X_train = pd.DataFrame(index=range(segments), dtype=np.float64,
                       columns=['ave', 'std', 'max', 'min','q95','q99', 'q05','q01',
                                'abs_max', 'abs_mean', 'abs_std', 'trend', 'abs_trend'])
y_train = pd.DataFrame(index=range(segments), dtype=np.float64,
                       columns=['time_to_failure'])

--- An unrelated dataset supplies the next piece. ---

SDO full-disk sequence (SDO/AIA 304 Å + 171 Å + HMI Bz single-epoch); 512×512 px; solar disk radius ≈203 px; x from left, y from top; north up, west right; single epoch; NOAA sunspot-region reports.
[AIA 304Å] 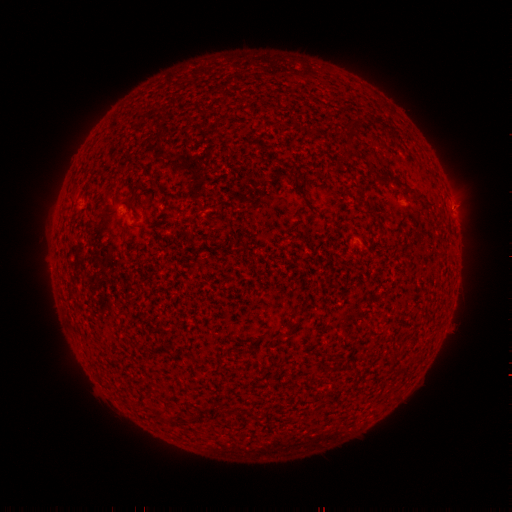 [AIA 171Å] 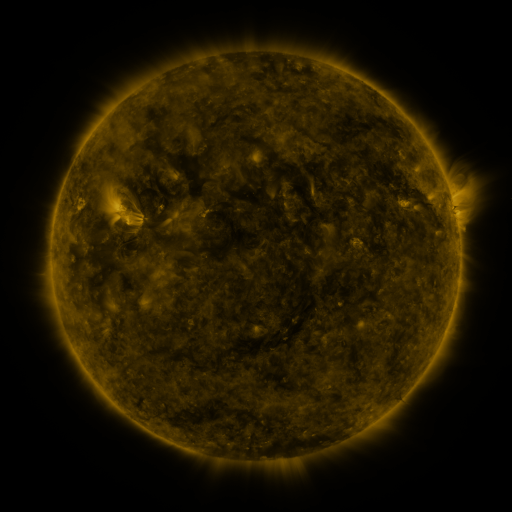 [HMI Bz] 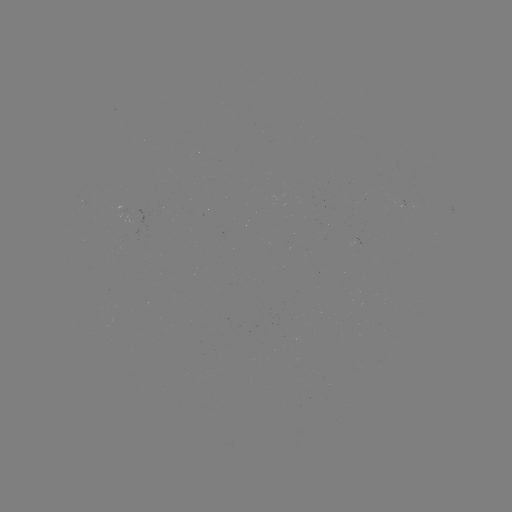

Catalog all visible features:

for segment in tqdm(range(segments)):
    seg = train.iloc[segment*rows:segment*rows+rows]
    x = seg['acoustic_data'].values
    y = seg['time_to_failure'].values[-1]
    
    y_train.loc[segment, 'time_to_failure'] = y
    
    X_train.loc[segment, 'ave'] = x.mean()
    X_train.loc[segment, 'std'] = x.std()
    X_train.loc[segment, 'max'] = x.max()
    X_train.loc[segment, 'min'] = x.min()
    X_train.loc[segment, 'q95'] = np.quantile(x,0.95)
    X_train.loc[segment, 'q99'] = np.quantile(x,0.99)
    X_train.loc[segment, 'q05'] = np.quantile(x,0.05)
    X_train.loc[segment, 'q01'] = np.quantile(x,0.01)
    
    X_train.loc[segment, 'abs_max'] = np.abs(x).max()
    X_train.loc[segment, 'abs_mean'] = np.abs(x).mean()
    X_train.loc[segment, 'abs_std'] = np.abs(x).std()
    X_train.loc[segment, 'trend'] = add_trend_feature(x)
    X_train.loc[segment, 'abs_trend'] = add_trend_feature(x, abs_values=True)
    
X_train.head()

## **4.Data transformation**

In [None]:
scaler = StandardScaler()
scaler.fit(X_train)
X_train_scaled = scaler.transform(X_train)

## **5.Test Data**

In [None]:
submission = pd.read_csv('../input/sample_submission.csv', index_col='seg_id')
X_test = pd.DataFrame(columns=X_train.columns, dtype=np.float64, index=submission.index)
for seg_id in tqdm(X_test.index):
    seg = pd.read_csv('../input/test/' + seg_id + '.csv')
    
    x = seg['acoustic_data'].values
    
    X_test.loc[seg_id, 'ave'] = x.mean()
    X_test.loc[seg_id, 'std'] = x.std()
    X_test.loc[seg_id, 'max'] = x.max()
    X_test.loc[seg_id, 'min'] = x.min()
    X_test.loc[seg_id, 'q95'] = np.quantile(x,0.95)
    X_test.loc[seg_id, 'q99'] = np.quantile(x,0.99)
    X_test.loc[seg_id, 'q05'] = np.quantile(x,0.05)
    X_test.loc[seg_id, 'q01'] = np.quantile(x,0.01)
    
    X_test.loc[seg_id, 'abs_max'] = np.abs(x).max()
    X_test.loc[seg_id, 'abs_mean'] = np.abs(x).mean()
    X_test.loc[seg_id, 'abs_std'] = np.abs(x).std()
    X_test.loc[seg_id, 'trend'] = add_trend_feature(x)
    X_test.loc[seg_id, 'abs_trend'] = add_trend_feature(x, abs_values=True)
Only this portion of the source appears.